Ross J. Irwin (born 9 May 1960) is a Scottish former professional footballer. He played for Fareham Town (England), FC Stade Nyonnais (Switzerland), the Bahama Royals (Bahamas) and the Boston Bolts and Albany Capitals of the American Soccer League.

==Career==
Irwin graduated from Carnegie College, Leeds University, England.

He played for Swiss club FC Stade Nyonnais from 1982 to 1984.

He had the distinction of being the first player to be signed by the Boston Bolts franchise as one of their three foreign players. In 1988 at Nickerson Field, Boston University, Irwin scored the winning goal for the Boston Bolts against the Orlando Lions by converting a penalty kick against fellow Scotsman and Orlando goalkeeper Alan Rough in extra time. This was the team's first home game of the season and their first win following three defeats.
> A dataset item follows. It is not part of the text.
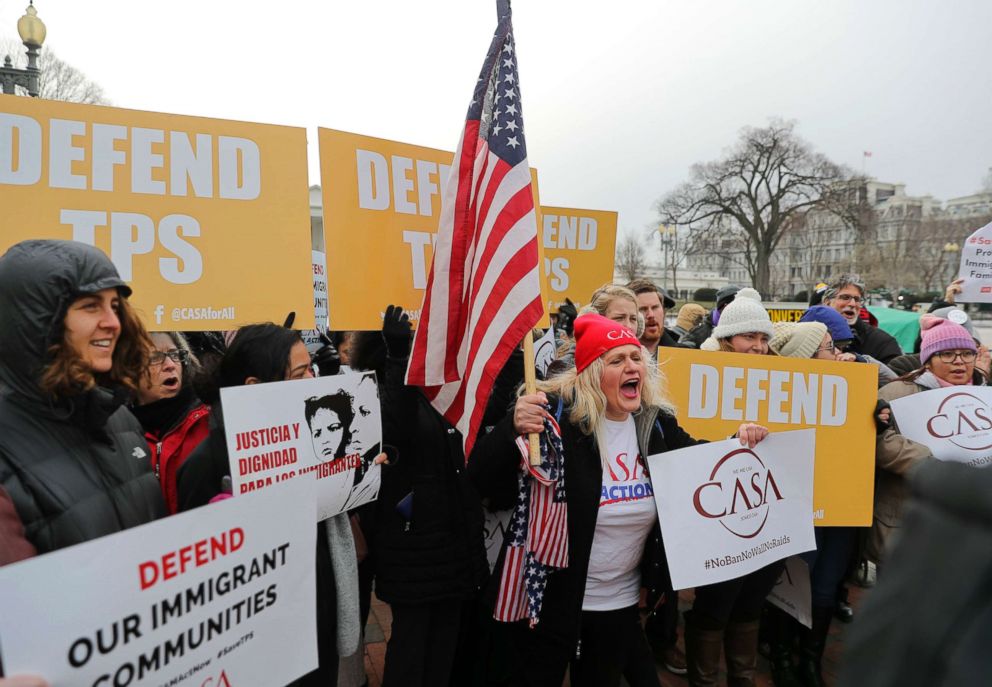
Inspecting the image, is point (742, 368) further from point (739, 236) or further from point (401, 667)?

During the 1988–89 season as sweeper and vice captain of the Boston Bolts, Irwin was selected as the only Boston player to the American Soccer League (ASL) All Star Team. He was one of two Scotsmen on the All Star team, being joined by former Scotland national team goalkeeper Alan Rough. The All Star team played against the Fort Lauderdale Strikers at Lockhart Stadium in Fort Lauderdale, Florida, with George Best making a guest appearance for the Strikers.

In 1989, following Irwin's selection to the ASL All Star team, he was signed by the Albany Capitals as one of their two foreign players. He joined US national team players John Harkes, Brian Bliss and Mike Windischmann, and former England international Paul Mariner.